Tugas yang Diberikan a: Ulangi kata demi kata baris-baris dalam entri di antara baris yang memuat "With the truck" dan baris yang memuat "Answer: the point", termasuk kedua baris tersebut.

Bacaan yang Diberikan:
-*-

PENDAHULUAN
Sosiolinguistik menempatkan kedudukan bahasa dalam
hubungannya dengan pemakainya di dalam masyarakat. Ini berarti bahwa
sosiolinguistik memandang bahasa pertama-tama sebagai system social dan sitem
komunikasi, serta merupakan bagian dari masyarakat dan kebudayaan tertentu.
Sedangkan yang dimaksud dengan pemakaian bahasa (language use) adalah bentuk
interaksi social yang terjadi dalam situasi kongkret.
Di
dalam sosiolinguistik terdapat bilingualisme dan diglosia yang akan dibahas
dalam makalah ini adalah diglosia. Diglosia adalah suatu situasi bahasa di
mana terdapat
pembagian fungsional atas varian-varian bahasa atau bahasa-bahasa yang ada di
masyarakat.
Diglosia dapat juga ditunjukkan dalam konteks komunikasi
bagi masyarakat di negara yang memiliki ragam bahasa. Dan selain itu terdapat
pula kaitan bilingualisme dengan diglosia yang akan dibahas dalam makalah ini.
A.
Pengertian Diglosia
Diglosia adalah
suatu situasi bahasa di mana terdapat
pembagian fungsional atas varian-varian bahasa atau bahasa-bahasa yang ada di masyarakat.
Yang dimaksud bahwa terdapat perbedaan antara ragam formal atau resmi dangan
tidak resmi atau non-formal. Contohnya di Indonesia terdapat perbedaan antara
bahasa tulis dan bahsa lisan. Diglosia adalah situasi kebahasaan dengan
pembagian fungsional atas variasi bahasa atau bahasa yang ada dalam masyarakat
(misal ragam atau bahasa A untuk suasana resmi di kantor dan ragam atau bahasa
B untuk suasana tidak resmi di rumah). Istilah diglosia ini pertama kali
digunakan dalam bahasa Perancis diglossie yang diserap dari bahas Yunani oleh
bahasawan Yunani Loanni Psycharis. Pada tahun 1930, istilah ini digunakan
juga oleh ahli bahasa Arab, William Marcais.

-*-

Sebuah blok data:
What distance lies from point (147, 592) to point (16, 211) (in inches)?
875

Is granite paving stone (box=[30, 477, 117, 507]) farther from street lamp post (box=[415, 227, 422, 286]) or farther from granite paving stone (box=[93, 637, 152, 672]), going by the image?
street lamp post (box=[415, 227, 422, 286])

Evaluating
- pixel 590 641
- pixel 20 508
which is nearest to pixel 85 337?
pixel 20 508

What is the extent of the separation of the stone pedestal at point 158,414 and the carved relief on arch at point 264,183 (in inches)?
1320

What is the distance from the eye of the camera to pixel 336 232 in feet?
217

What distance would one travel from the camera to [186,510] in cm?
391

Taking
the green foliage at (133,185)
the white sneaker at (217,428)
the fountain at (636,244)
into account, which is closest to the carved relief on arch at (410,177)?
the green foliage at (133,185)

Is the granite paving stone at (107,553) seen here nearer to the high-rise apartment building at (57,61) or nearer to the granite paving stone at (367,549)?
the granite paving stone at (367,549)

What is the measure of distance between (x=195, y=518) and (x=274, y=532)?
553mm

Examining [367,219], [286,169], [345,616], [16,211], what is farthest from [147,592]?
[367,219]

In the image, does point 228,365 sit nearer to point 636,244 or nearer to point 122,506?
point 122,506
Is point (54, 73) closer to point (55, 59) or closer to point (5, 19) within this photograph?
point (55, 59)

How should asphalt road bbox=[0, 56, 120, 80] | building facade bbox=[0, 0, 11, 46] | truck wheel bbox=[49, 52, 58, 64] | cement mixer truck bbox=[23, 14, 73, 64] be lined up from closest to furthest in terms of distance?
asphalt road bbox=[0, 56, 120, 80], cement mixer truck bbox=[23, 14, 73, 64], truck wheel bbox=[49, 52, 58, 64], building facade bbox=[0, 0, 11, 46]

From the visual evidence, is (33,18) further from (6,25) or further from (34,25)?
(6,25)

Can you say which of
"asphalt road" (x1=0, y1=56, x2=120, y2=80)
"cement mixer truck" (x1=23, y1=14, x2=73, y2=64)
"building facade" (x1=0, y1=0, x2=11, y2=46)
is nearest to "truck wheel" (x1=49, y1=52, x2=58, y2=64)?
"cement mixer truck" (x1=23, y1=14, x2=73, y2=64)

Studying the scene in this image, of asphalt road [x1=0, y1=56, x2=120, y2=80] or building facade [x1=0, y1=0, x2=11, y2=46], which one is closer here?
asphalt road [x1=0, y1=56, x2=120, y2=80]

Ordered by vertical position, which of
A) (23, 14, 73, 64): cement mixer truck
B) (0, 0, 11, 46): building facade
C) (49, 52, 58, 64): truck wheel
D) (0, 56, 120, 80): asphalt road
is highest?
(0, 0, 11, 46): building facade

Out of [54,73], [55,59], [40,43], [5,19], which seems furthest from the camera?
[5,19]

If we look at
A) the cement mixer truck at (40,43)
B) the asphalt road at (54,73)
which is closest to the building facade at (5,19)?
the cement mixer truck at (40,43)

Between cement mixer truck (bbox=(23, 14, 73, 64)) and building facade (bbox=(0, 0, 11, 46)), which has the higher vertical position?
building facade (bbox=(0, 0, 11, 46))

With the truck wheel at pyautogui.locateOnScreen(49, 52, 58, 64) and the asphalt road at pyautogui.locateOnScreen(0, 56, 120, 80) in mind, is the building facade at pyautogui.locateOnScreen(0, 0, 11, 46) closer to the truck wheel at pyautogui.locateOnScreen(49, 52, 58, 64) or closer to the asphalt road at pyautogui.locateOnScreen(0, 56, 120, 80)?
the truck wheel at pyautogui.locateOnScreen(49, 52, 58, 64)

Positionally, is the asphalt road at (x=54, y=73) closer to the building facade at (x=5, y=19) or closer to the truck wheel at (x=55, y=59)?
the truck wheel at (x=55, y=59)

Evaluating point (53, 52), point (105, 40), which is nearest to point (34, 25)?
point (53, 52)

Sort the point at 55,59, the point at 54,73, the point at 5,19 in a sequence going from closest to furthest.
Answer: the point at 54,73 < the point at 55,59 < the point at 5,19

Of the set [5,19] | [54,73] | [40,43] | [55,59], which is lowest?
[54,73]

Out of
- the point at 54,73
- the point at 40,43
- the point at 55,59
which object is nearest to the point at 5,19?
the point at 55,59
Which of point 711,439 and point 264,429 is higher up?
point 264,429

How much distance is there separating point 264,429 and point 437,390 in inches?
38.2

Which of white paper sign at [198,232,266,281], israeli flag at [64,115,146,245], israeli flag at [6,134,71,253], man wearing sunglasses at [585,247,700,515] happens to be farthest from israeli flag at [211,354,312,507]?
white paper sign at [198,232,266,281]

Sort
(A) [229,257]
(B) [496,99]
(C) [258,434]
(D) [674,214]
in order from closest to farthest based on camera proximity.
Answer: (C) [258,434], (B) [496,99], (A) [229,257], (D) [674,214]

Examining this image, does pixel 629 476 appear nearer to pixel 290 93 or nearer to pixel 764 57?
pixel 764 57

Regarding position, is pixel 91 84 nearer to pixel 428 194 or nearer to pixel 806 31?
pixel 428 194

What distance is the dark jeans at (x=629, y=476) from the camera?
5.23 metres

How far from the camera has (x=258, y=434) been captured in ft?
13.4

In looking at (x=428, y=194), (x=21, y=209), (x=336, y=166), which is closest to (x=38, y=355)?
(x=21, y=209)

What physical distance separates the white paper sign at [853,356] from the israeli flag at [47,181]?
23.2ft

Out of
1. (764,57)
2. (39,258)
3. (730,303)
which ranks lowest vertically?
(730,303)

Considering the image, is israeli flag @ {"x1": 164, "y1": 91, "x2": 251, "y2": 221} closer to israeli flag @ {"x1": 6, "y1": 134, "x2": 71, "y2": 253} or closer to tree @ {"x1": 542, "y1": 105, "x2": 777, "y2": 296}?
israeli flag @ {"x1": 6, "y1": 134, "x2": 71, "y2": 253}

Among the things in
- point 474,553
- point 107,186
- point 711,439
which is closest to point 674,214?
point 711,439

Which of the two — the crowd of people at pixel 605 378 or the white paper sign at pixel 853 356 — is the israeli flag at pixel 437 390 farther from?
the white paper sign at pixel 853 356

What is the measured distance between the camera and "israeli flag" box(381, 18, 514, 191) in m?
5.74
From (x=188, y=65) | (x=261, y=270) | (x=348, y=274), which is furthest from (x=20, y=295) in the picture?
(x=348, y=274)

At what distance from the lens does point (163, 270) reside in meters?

-*-

Tugas yang Diberikan b: Salin dengan tepat bagian bacaan tentang diglosia di antara "Pengertian Diglosia" dan "Arab, William Marcais.", termasuk kedua batasnya.

Jawaban Tertulis a:
With the truck wheel at pyautogui.locateOnScreen(49, 52, 58, 64) and the asphalt road at pyautogui.locateOnScreen(0, 56, 120, 80) in mind, is the building facade at pyautogui.locateOnScreen(0, 0, 11, 46) closer to the truck wheel at pyautogui.locateOnScreen(49, 52, 58, 64) or closer to the asphalt road at pyautogui.locateOnScreen(0, 56, 120, 80)?
the truck wheel at pyautogui.locateOnScreen(49, 52, 58, 64)

Positionally, is the asphalt road at (x=54, y=73) closer to the building facade at (x=5, y=19) or closer to the truck wheel at (x=55, y=59)?
the truck wheel at (x=55, y=59)

Evaluating point (53, 52), point (105, 40), which is nearest to point (34, 25)?
point (53, 52)

Sort the point at 55,59, the point at 54,73, the point at 5,19 in a sequence going from closest to furthest.
Answer: the point at 54,73 < the point at 55,59 < the point at 5,19

Jawaban Tertulis b:
Pengertian Diglosia
Diglosia adalah
suatu situasi bahasa di mana terdapat
pembagian fungsional atas varian-varian bahasa atau bahasa-bahasa yang ada di masyarakat.
Yang dimaksud bahwa terdapat perbedaan antara ragam formal atau resmi dangan
tidak resmi atau non-formal. Contohnya di Indonesia terdapat perbedaan antara
bahasa tulis dan bahsa lisan. Diglosia adalah situasi kebahasaan dengan
pembagian fungsional atas variasi bahasa atau bahasa yang ada dalam masyarakat
(misal ragam atau bahasa A untuk suasana resmi di kantor dan ragam atau bahasa
B untuk suasana tidak resmi di rumah). Istilah diglosia ini pertama kali
digunakan dalam bahasa Perancis diglossie yang diserap dari bahas Yunani oleh
bahasawan Yunani Loanni Psycharis. Pada tahun 1930, istilah ini digunakan
juga oleh ahli bahasa Arab, William Marcais.